Cassius hit their attacker with his second shot. The old man did
not go down. Wearing a mildly surprised expression, he kept hosing
the lobby with beam fire from a military-type weapon. People
screamed. Furniture burned. Alarms wailed. Diffused beams skipping
off the mirrored walls made it impossible to see.
Mouse gagged in the smoke, snapped a shot at the old man. His
bolt singed the assassin’s hair. He did not seem to
notice.
Cassius hit him again. He turned and walked out the door as if
unharmed . . .
“Mouse,” Cassius shouted, “call Heller.
I’m going after him.”
Mouse placed the call and was outside in seconds.
The old man lay on the sidewalk, curled in a fetal position, his
weapon clutched to his chest. Cassius stood over him. He wore a
puzzled look. Heller arrived almost before the crowds started
gathering.
“What the hell, hey?” the policeman demanded.
“This man tried to kill us,” Mouse babbled.
“Just walked in the hotel and started shooting.”
Cassius was kneeling now, studying the man’s eyes.
“Karl. Look. I think it’s one of them.”
Someone in the crowd said, “Hey. That’s Cassius. The
merc.”
“Crap,” a companion replied.
The word spread.
Heller snarled at a uniformed officer, “Get this cleaned
up before the news snoops show. Take the body down to the plant.

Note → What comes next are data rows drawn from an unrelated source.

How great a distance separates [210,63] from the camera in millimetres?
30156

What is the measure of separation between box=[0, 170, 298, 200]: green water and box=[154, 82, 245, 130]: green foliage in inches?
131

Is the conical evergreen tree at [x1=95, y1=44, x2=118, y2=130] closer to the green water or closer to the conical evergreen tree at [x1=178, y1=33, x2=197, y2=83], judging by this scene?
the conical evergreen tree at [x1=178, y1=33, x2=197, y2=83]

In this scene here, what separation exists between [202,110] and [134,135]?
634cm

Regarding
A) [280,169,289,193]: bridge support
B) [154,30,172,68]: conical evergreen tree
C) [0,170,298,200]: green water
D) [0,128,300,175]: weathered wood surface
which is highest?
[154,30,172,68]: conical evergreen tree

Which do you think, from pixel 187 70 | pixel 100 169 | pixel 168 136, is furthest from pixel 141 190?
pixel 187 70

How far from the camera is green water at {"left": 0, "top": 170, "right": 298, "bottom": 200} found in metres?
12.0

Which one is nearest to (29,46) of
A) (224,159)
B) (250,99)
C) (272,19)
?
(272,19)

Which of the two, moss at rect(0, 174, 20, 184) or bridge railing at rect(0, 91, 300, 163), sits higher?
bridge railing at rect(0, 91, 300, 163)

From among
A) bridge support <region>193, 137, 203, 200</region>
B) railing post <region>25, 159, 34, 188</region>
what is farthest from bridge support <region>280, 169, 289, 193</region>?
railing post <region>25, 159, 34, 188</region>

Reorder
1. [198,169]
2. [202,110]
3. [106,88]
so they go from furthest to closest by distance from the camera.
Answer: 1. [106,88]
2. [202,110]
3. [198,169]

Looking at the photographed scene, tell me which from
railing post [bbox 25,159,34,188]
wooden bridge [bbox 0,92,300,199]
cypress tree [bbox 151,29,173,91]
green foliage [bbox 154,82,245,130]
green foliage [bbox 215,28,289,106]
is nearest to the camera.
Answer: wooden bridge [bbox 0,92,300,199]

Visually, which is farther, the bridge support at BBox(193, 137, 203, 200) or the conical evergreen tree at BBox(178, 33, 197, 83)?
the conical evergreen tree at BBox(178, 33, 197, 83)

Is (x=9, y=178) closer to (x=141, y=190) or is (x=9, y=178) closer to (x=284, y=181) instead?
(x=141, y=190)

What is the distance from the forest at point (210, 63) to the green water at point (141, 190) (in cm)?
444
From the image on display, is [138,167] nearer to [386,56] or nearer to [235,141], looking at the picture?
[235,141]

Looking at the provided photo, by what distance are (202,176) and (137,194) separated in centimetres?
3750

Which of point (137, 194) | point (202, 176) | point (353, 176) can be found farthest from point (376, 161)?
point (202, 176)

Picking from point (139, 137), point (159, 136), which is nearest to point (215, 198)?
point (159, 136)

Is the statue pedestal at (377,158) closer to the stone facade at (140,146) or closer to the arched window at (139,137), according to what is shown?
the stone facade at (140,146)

Cassius, I’ve got to take you and your friend down. I
can’t take any more of this.”
Ten minutes later they were inside the police fortress. The
street outside had filled with news people. The name Cassius had
that effect.
“Just plan on sitting tight till we get this straighened
out,” Heller said, responding to Cassius’s request that
he be allowed to visit the man named Clementine. “He can come
here if you’ve got to talk.”
The shooting was all the news that evening. The net-folk were
trying to establish a connection between the various murders. The
editorialists were working the Legion over, insisting that The
Mountain did not need its kind. Mouse listened halfheartedly while
watching Cassius work.
Walters pulled out the stops. He used all his connections. He
drew on the Legion’s considerable credit to have the old
shooter resurrected. The attempt failed because the man had been
too old. He shifted his thrust to the instel nets, where he spent
fortunes.
“Karl, you got that stuff ready to go out? I’ve got
a connect with my man in Luna Command.”
Heller was impressed despite himself. “Push the red
button. It’ll squirt when you do.”
Cassius punched. “On its way. If there’s anything on
record about the old guy, Beckhart has it. He runs their Sangaree
section. Good man. Taught him myself, years ago.”
“I’ve heard of him,” Heller replied. The last
few hours had dazed the policeman. He was in over his head. Cassius
had turned a local affair into an interstellar incident. He did not
like it and did not know how to stop it.
Mouse watched with mild amusement till he fell asleep.
The sun was up when Cassius wakened him. “Come on, Mouse.
We’re heading home.”
“Where?”
“Home.”
“But . . . ”
‘We got what we came for. You do the flying. I need some
sleep.”
Heller escorted them to the port, which the police had closed
till they got the crisis in hand. His okay was necessary before any
vessel could lift off.
“Cassius?” Heller said as Walters was about to
board. “Do me a favor, eh? Don’t hurry back.”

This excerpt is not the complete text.